In the field of very large scale integration (VLSI) semiconductor devices, as the number of circuits which can be fabricated on a given chip have increased, the manufacturer has increasingly had difficulty in assuring that the device manufactured actually meets its design specifications. This added difficulty has resulted from the fact that once a device is manufactured, there is no easy way to probe the various circuit points in the device to determine if all the circuits are functioning properly.
In order to overcome this problem, device manufacturers have come up with various test strategies. One approach is to functionally test each device using a known test sequence and to analyze the response of the device under test to the known test sequence. If the response is correct, then the device has passed that particular test and further tests can be conducted.
The functional test approach is reasonably effective for relatively simple devices with relatively few possible responses to a relatively few number of possible inputs. As devices become much more complex, however, functional testing quickly becomes a very lengthy process as the number of possible input stimuli to the device increases. Consequently, functional testing has not proved to be an effective approach for testing VLSI devices.
To overcome this difficulty, various other approaches have been suggested. The level sensitive scan design approach is one which has been utilized by many design teams. In this approach, a scan path is established which allows data to be scanned into internal registers in a device under test. Then, the device is allowed to run for one or more clock cycles. Thereafter, data is scanned out of the device and compared with the data expected as determined by a logic simulator.

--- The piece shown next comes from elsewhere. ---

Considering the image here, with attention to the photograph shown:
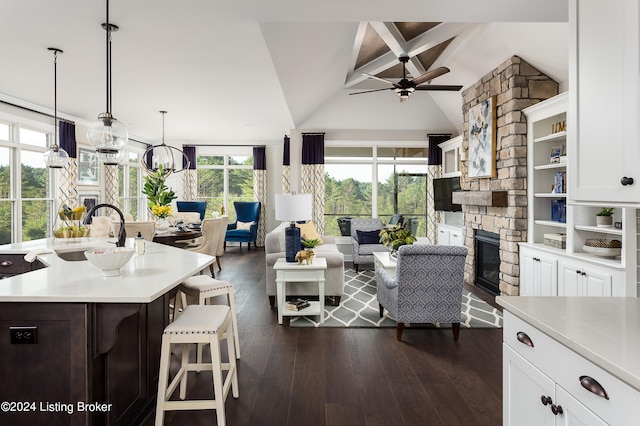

When the simulator output and the scanned output do not agree, a manufacturing flaw has been detected.
The LSSD design philosophy does have some drawbacks. In the first place, the circuitry required to implement an LSSD design is quite a bit larger in number and size than a comparable design made without compliance with LSSD design rules. In the second place, many circuits, such as flip-flops, are difficult to design and layout in a manner which complies with LSSD design rules. In the third place, circuits which do meet LSSD design rules frequently require a considerably larger number of interconnects which further reduces the actually usable area of a gate array device in which the circuit is included. In the fourth place, typical designs which do comply with LSSD design rules are capacitive thereby slowing the circuit operation.